Ao fazer igualmente um apelo à tolerância, o escritor guineense Ernesto Dabo faz um balanço menos sombrio do resultado da luta de libertação, preferindo destacar que a independência da Guiné-Bissau acabou por ser o catalizador, alguns meses depois, da revolução do 25 de Abril e também da emancipação dos povos em termos de direito internacional.

"Não me parece que o 25 de Abril pudesse surgir se não houvesse revoltas nas colónias no período em que surgiram. Também não me parece que a conclusão da guerra teria sido mesmo tipo se não tivesse havido o 25 de Abril. Isto é para demonstrar que havia um processo em que vários intervenientes, cada um no seu espaço, foi evoluindo até se chegar a este fim", refere o autor que também participou na luta de libertação através da acção clandestina em Portugal.

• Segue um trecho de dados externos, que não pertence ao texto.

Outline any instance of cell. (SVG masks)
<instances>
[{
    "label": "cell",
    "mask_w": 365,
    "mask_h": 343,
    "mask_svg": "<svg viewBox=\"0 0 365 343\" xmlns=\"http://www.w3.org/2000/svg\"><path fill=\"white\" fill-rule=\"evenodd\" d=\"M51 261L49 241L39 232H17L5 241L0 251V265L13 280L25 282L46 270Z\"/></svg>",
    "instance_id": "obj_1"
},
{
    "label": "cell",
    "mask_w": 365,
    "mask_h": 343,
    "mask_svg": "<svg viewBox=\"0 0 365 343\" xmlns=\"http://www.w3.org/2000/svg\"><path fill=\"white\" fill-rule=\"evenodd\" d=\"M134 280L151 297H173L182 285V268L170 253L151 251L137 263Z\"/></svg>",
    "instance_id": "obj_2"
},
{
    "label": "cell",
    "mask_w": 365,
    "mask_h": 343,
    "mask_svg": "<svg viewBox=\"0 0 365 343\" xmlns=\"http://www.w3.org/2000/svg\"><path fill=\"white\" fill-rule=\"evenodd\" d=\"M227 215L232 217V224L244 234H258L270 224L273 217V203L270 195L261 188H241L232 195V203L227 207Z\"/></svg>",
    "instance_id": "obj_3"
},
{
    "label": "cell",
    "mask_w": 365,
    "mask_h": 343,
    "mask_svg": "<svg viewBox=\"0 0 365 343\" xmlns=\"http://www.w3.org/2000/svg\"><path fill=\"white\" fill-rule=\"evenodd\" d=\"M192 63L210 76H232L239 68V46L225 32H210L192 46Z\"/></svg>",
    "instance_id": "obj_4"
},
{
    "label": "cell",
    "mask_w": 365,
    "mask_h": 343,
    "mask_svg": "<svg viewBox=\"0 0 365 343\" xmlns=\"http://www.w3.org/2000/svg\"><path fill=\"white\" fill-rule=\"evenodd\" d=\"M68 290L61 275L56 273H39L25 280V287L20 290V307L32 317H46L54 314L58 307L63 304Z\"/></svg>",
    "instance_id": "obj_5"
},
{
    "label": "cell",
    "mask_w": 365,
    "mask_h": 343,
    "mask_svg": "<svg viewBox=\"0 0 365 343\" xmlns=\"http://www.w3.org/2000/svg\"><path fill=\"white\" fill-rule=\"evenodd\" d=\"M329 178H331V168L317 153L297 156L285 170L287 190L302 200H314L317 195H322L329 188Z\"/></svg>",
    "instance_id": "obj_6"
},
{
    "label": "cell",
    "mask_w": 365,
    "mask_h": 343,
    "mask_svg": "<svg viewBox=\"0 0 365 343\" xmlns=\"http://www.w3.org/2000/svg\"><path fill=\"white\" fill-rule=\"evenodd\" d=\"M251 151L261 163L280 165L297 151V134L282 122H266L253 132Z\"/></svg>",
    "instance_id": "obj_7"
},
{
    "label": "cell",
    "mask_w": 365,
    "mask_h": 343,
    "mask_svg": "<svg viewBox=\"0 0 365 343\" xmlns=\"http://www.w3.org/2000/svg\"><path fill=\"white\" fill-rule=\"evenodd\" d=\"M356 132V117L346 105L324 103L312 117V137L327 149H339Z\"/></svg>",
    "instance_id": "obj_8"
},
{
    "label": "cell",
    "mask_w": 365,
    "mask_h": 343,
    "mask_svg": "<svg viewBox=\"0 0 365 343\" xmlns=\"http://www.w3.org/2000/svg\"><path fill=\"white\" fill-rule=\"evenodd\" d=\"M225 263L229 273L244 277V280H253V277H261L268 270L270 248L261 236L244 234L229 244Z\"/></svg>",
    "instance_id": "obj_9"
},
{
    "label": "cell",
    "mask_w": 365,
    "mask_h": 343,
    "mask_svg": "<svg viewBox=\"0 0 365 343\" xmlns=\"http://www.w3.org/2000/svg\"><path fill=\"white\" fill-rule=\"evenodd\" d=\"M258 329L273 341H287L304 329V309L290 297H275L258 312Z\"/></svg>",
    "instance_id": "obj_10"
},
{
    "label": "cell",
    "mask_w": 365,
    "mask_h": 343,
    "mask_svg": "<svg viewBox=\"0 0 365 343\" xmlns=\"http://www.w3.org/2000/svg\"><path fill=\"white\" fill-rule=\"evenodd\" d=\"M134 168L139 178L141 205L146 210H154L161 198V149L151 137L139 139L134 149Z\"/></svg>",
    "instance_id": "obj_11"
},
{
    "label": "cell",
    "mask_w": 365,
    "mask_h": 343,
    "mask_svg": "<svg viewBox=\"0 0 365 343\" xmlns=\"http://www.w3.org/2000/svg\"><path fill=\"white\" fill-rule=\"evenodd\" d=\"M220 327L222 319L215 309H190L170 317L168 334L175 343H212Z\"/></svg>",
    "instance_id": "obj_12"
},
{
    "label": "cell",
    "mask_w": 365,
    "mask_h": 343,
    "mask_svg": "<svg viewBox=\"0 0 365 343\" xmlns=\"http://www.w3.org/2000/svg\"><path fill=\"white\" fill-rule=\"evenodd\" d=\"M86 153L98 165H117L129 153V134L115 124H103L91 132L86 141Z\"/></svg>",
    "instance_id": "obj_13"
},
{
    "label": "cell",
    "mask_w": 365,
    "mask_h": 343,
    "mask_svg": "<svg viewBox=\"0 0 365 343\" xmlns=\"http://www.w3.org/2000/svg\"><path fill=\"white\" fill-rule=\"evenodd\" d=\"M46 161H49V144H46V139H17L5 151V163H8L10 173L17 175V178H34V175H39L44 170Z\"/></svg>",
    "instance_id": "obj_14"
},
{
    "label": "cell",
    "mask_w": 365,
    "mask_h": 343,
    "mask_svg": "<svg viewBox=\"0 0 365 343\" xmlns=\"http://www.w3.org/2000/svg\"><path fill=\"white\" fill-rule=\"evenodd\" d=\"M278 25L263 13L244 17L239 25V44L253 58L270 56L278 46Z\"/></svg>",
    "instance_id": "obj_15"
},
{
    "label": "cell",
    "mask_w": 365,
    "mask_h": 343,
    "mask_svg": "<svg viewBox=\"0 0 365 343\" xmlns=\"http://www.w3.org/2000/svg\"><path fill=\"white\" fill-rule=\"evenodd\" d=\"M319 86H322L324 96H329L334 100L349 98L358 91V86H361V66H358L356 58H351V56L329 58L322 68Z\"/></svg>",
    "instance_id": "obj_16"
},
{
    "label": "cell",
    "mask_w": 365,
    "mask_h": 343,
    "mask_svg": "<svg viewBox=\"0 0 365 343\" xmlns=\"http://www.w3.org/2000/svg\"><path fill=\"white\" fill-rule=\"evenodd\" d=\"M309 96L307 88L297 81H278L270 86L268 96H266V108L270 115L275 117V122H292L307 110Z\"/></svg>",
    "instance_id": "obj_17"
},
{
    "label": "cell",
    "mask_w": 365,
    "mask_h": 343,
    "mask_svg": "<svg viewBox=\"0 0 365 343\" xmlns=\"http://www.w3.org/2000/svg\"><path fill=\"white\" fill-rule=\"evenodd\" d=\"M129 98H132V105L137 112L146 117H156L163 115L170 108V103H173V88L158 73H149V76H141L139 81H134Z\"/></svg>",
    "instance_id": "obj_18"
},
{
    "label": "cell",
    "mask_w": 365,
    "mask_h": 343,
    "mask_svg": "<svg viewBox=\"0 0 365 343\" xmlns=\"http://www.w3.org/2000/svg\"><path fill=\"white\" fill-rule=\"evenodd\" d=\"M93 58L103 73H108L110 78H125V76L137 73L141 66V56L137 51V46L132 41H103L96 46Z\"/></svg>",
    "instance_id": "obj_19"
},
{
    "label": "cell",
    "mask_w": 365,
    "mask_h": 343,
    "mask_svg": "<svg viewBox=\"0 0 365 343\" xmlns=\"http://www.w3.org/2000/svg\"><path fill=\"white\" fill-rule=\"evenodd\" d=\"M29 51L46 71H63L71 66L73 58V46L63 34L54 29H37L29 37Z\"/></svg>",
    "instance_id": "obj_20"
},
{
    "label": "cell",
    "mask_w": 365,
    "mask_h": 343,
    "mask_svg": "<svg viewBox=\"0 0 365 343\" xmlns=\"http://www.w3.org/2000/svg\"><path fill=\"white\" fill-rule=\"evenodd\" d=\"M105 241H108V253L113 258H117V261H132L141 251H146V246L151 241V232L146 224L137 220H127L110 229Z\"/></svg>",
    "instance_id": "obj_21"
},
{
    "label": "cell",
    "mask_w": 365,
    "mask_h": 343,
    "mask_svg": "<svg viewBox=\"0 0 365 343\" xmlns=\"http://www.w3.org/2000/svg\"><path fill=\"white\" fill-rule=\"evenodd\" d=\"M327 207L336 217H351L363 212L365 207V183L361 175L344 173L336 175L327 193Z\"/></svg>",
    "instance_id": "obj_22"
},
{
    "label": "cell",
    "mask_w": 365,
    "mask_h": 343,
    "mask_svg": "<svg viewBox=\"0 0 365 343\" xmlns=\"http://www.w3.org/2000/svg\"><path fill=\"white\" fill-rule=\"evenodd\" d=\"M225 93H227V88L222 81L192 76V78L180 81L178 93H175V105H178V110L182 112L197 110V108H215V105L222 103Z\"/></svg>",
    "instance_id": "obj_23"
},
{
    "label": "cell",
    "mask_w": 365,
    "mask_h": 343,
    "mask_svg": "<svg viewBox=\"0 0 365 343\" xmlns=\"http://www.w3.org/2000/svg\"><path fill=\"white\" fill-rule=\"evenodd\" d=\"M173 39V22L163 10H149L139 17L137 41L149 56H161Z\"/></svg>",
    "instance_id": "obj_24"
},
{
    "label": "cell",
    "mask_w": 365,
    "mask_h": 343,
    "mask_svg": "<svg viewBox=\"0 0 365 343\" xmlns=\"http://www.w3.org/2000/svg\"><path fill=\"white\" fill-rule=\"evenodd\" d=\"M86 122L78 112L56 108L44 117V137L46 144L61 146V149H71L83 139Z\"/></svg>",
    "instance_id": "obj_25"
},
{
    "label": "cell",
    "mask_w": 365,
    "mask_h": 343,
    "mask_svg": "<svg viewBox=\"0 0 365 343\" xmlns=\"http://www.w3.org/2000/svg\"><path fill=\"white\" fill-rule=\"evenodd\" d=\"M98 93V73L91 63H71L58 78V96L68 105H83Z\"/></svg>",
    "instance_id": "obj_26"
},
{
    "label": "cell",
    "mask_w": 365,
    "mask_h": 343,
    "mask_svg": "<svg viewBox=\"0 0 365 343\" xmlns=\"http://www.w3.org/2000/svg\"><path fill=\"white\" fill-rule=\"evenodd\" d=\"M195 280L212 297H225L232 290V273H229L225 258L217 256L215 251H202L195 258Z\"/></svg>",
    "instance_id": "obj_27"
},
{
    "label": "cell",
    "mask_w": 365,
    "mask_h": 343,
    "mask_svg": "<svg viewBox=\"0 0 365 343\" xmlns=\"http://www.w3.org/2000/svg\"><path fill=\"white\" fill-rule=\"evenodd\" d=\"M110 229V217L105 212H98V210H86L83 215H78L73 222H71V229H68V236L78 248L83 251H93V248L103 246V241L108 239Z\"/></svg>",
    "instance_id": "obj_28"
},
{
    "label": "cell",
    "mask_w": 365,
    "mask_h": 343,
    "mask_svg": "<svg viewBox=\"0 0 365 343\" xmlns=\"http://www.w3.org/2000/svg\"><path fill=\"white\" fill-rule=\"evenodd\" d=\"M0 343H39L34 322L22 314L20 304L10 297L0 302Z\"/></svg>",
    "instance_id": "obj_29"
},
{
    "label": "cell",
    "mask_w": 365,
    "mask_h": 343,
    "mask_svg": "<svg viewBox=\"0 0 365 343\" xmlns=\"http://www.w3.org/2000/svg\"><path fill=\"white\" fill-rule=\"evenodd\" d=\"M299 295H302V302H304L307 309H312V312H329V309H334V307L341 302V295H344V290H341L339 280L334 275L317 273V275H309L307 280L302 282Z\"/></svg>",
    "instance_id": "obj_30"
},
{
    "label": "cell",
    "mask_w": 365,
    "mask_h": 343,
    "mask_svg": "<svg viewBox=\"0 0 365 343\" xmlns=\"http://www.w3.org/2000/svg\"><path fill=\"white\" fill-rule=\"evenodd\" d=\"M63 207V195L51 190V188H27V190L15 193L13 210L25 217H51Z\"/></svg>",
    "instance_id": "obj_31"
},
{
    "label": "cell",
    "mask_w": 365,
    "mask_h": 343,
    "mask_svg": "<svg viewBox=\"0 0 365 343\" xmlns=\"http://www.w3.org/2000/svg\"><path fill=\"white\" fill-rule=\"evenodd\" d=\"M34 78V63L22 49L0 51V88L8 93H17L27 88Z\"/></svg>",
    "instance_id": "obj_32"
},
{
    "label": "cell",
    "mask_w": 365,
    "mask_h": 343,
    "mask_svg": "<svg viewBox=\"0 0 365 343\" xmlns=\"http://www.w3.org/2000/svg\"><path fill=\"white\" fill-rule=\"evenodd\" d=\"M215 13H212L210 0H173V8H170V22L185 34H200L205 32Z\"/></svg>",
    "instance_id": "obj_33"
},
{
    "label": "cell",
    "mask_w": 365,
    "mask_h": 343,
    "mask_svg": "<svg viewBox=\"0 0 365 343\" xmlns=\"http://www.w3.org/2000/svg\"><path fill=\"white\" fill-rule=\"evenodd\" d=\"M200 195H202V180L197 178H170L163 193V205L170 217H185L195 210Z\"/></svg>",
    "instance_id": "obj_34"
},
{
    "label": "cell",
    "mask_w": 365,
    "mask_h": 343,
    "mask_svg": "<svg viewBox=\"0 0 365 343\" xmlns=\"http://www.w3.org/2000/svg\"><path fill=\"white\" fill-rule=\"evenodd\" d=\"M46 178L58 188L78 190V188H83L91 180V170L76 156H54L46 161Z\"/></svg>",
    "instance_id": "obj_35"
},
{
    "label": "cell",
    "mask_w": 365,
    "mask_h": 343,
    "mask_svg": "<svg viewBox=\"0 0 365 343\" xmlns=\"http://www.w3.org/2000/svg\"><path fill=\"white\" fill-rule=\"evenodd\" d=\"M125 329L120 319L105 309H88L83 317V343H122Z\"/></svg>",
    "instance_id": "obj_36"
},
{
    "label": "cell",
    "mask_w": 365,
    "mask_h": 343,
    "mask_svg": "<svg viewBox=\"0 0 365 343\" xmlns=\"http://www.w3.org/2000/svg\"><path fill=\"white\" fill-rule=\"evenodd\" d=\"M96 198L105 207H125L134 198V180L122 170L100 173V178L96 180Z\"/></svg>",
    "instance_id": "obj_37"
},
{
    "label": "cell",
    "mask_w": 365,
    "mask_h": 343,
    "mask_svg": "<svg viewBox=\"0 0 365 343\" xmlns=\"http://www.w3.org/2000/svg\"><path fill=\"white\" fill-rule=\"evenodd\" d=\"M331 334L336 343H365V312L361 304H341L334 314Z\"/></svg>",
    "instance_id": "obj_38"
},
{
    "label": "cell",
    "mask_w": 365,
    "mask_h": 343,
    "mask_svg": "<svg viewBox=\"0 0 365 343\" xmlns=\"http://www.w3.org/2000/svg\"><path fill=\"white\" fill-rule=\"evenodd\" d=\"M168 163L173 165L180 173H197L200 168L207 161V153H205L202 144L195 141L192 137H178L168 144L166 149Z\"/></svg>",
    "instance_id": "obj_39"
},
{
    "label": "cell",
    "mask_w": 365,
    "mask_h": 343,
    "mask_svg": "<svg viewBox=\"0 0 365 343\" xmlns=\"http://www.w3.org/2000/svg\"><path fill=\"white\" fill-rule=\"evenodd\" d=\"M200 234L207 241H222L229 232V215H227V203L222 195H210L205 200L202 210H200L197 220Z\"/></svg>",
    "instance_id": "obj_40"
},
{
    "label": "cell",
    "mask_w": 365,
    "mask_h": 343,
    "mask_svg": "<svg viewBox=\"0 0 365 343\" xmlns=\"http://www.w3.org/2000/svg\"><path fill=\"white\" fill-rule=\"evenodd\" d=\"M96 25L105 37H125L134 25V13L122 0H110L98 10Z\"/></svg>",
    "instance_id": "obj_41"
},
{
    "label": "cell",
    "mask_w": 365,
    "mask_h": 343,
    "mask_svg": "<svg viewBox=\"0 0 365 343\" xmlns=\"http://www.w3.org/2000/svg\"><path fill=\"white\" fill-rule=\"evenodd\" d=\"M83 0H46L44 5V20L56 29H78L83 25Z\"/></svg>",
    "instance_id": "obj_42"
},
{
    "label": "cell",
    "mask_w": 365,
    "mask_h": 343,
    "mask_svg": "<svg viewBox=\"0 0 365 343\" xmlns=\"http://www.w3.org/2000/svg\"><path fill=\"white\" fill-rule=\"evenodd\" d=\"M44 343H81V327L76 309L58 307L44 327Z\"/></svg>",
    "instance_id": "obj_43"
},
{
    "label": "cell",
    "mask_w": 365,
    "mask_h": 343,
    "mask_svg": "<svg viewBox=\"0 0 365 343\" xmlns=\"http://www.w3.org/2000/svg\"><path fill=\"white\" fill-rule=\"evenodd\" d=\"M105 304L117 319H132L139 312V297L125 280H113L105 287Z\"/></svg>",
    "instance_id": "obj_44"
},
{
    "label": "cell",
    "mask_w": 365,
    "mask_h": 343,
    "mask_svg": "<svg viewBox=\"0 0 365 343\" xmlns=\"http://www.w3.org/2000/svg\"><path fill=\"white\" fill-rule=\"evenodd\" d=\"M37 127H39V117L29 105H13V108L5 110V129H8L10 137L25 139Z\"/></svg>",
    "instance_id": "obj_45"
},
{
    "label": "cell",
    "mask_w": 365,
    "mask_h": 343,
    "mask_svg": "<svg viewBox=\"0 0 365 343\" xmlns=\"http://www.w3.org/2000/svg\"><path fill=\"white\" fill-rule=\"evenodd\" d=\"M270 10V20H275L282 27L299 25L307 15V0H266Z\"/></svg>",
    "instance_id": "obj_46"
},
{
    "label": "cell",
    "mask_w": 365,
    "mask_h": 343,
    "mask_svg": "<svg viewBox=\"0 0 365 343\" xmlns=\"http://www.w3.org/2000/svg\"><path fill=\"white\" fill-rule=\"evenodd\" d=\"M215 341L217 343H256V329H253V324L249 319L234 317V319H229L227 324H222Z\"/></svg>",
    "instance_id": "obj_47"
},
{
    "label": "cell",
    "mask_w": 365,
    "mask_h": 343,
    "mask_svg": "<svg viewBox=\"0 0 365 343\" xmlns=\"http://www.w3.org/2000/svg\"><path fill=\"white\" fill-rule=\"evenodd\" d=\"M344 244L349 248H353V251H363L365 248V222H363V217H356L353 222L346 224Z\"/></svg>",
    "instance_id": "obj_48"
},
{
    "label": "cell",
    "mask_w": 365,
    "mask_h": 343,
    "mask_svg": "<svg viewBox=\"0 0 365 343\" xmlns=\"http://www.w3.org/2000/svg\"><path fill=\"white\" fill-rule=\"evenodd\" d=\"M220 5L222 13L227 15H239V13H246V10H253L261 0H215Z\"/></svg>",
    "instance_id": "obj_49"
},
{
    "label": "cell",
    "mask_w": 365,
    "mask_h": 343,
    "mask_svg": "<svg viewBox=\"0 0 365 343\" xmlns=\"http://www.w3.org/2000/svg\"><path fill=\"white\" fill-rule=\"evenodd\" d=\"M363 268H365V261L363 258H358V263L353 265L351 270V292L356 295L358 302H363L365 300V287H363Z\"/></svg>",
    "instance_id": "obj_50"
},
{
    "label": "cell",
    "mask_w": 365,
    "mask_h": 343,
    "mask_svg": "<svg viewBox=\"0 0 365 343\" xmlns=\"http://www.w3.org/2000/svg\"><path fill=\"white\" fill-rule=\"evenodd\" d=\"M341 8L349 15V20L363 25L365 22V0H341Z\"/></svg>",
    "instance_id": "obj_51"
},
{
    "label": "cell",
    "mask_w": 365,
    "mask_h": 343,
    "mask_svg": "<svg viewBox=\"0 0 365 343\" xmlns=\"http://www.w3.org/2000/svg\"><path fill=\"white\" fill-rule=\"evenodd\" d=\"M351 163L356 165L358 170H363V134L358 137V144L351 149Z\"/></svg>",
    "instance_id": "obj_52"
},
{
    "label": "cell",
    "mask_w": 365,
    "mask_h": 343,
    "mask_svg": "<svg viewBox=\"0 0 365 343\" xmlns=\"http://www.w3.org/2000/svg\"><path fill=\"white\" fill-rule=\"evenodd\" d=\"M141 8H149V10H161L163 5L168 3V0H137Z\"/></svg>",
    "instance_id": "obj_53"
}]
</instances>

50 anos depois desta luta, Ernesto Dabo considera que "o mundo é um só e as lutas vão acontecendo todos os dias nos lugares mais díspares possíveis, mas o essencial a nunca esquecer é aquilo que o Amílcar disse. O Homem é o ser supremo do universo. No dia em que isso for assumido por todas as sociedades de forma consciente e responsável, confesso que é a minha convicção que os conflitos vão diminuir, para não dizer desaparecer. Essa bagunça que nós vimos até aqui em que há quem queira que haja uma pirâmide eterna, onde há um núcleo humano que tem que estar a mandar em todos, explorar o que é de todos e a ser o senhor de todos, nem Deus eles permitem que seja livre!"

O escritor conclui: "Há coisas são naturais, é impossível não obedecer à natureza, não obedecer àquilo que simbolicamente poderá ser a razão essencial da vida: a diversidade. Se você não aceita a diversidade, não aceita a humanidade".